The army said it seized power and declared a state of emergency because of concerns of widespread electoral fraud in the November 2020 election. Suu Kyi, who officially held the title of state counsellor, and President U Win Myint were detained, and have both since been sentenced to several lengthy prison terms.
On the streets, though, observers note that the situation has changed dramatically since the coup. What began as rallies and civil disobedience campaigns by largely peaceful protesters has become violent attacks in urban centres and guerrilla campaigns in rural districts.
Writing for Australian think tank The Lowy Institute, Myanmar expert Andrew Selth, an adjunct professor at the Griffith Asia Institute at Griffith University, Brisbane, said that the country's military, officially known as Tatmadaw, is considered "the largest armed force in South-East Asia after Vietnam's, and possibly the 11th largest in the world".
But right now, Selth said, "it is clearly stretched thinly and is facing a number of major challenges". These include "armed resistance from anything up to 250 loosely organised local defence groups, urban resistance cells and ethnic armed organisations", which could be upwards of 50,000 altogether.
He added that the Tatmadaw is reportedly beset by low morale, if news of the 2,500 defections is to be believed, and "the generals are worried" enough to be "considering the introduction of conscription".
What will happen next?
Activists say there is growing concern that the junta may go on a 'killing spree', executing many more prisoners to thumb its nose at the wider world. Observers fear that these executions - the country's first in decades - could set off a violent spiral in which protesters intensify their resistance, while the authorities respond by cracking down even harder.

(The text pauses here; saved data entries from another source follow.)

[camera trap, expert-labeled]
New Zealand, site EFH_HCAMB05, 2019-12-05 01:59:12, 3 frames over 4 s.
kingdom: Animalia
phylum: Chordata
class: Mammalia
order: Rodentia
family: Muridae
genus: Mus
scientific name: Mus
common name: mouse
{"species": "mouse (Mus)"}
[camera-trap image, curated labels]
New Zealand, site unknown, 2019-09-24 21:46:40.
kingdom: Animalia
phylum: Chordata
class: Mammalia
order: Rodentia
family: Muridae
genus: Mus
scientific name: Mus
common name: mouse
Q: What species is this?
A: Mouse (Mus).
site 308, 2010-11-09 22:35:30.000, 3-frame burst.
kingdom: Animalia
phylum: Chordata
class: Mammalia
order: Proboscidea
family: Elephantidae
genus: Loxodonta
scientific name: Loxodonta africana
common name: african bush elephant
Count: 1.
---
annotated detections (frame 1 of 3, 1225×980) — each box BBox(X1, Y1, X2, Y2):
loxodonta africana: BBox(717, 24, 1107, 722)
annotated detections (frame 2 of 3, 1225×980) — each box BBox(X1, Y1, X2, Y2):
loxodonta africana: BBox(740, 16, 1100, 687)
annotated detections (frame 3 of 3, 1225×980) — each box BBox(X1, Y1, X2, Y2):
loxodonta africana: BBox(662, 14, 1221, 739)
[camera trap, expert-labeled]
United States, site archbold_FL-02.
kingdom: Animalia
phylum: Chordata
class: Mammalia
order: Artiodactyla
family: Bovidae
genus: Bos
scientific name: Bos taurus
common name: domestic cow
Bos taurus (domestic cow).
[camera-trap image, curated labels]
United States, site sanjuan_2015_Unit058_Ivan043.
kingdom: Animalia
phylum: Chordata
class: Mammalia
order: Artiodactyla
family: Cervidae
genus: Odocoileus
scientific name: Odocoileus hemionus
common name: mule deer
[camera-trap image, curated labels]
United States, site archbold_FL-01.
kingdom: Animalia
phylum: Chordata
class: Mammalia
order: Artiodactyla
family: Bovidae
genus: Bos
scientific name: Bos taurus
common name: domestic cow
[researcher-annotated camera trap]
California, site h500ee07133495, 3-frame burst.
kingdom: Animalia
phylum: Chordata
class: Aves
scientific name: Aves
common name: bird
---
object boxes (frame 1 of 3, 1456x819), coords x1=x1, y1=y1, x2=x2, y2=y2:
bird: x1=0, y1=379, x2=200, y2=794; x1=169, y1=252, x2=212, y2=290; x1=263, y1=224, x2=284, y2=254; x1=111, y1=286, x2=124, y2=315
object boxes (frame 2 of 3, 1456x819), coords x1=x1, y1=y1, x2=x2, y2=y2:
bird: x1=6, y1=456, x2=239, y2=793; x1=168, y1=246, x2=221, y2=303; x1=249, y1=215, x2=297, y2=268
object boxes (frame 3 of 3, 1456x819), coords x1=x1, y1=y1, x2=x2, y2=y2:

Myanmar also faces economic and political uncertainty, both on the regional and international stage. It already faces sanctions from several countries including the US and UK, as well as the European Union. After the executions, Australia's foreign minister Penny Wong warned of further sanctions, while her Malaysian counterpart said Myanmar should not be allowed to send political representatives to any international ministerial-level meetings.
A stern letter issued by Cambodia's prime minister Hun Sen, the current ASEAN chairman, also suggests Myanmar's junta faces greater trouble than at other moments. South-East Asian governments rarely issue statements that could be considered critical of each other's internal affairs.